A suspeita de violência pesa contra o marido da professora, o pastor da Assembleia de Deus, Geraldo Braga da Cunha. Procurado pela reportagem, o escritório de advocacia que representa ele e à família negou as acusações.
Revelado nesta terça (1º) pelo colunista do UOL, Leonardo Sakamoto, o caso foi confirmado à reportagem por autoridades que participaram da operação. A ação ocorreu na semana passada e ganhou repercussão nacional nesta terça (2).
A denúncia chegou anônima ao Instituto Trabalho Digno por meio do perfil do Instagram @trabalhoescravo, e foi encaminhada às autoridades.
Ministério do Trabalho, Ministério Público do Trabalho, Defensoria Pública da União e agentes da Polícia Federal bateram à porta da casa na última quarta (26). Um dia antes, haviam resgatado outra mulher em Natal em condições que também são alvo de investigação.
Os casos são os primeiros apontados como análogos à escravidão envolvendo trabalho doméstico, em 2022, no Brasil. Também foram os primeiros do tipo até hoje no Rio Grande do Norte, segundo Maurício Krepsky, chefe da Divisão de Fiscalização para Erradicação do Trabalho Escravo, do Ministério do Trabalho e Previdência.
Dados do ministério mostram que, entre 2017 e 2021, 38 mulheres descritas como empregadas domésticas foram resgatadas no país, em operações semelhantes. Em alguns desses casos, também havia indícios de abuso sexual –”um indicador gravíssimo de exploração”, nas palavras do auditor.
Segundo ele, “há muitos casos de trabalho doméstico urbano que começam com a história de ‘pegamos para criar’ e em que a pessoa permanece explorada por décadas”.
Na casa onde passou parte da adolescência e virou adulta, em Mossoró, Paula chegou primeiro para brincar, conta a procuradora do Ministério Público do Trabalho, Cecília Amália Cunha Santos. “E aí ela foi ficando, passou a dormir e a ser responsável por todas as tarefas da casa. As irmãs dela falam que o aliciamento ocorreu quando tinha 12 anos”, disse à reportagem.

- - -

_Tarefas propostas_
**1)** Por favor, liste todas as pessoas mencionadas pelo nome no texto sobre trabalho doméstico análogo à escravidão.
**2)** Reproduza a parte do texto sobre trabalho doméstico análogo à escravidão que começa em "Dados do ministério" e segue até "palavras do auditor.".

(Registros de dados salvos)
- - -

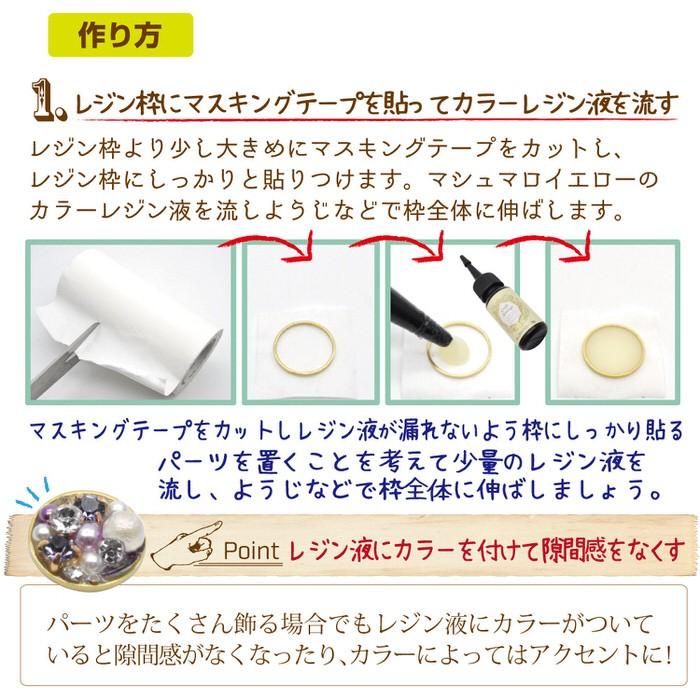 作り方

1. レジン枠にマスキングテープを貼ってカラーレジン液を流す

レジン枠より少し大きめにマスキングテープをカットし、レジン枠にしっかりと貼りつけます。マシュマロイエローのカラーレジン液を流しようじなどで枠全体に伸ばします。

マスキングテープをカットしレジン液が漏れないよう枠にしっかり貼る

パーツを置くことを考えて少量のレジン液を流し、ようじなどで枠全体に伸ばしましょう。

Point レジン液にカラーを付けて隙間感をなくす

パーツをたくさん飾る場合でもレジン液にカラーがついていると隙間感がなくなったり、カラーによってはアクセントに!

- - -

_Soluções das tarefas_
**1)**
- Geraldo Braga da Cunha
- Leonardo Sakamoto
- Maurício Krepsky
- Paula
- Cecília Amália Cunha Santos

**2)**
Dados do ministério mostram que, entre 2017 e 2021, 38 mulheres descritas como empregadas domésticas foram resgatadas no país, em operações semelhantes. Em alguns desses casos, também havia indícios de abuso sexual –”um indicador gravíssimo de exploração”, nas palavras do auditor.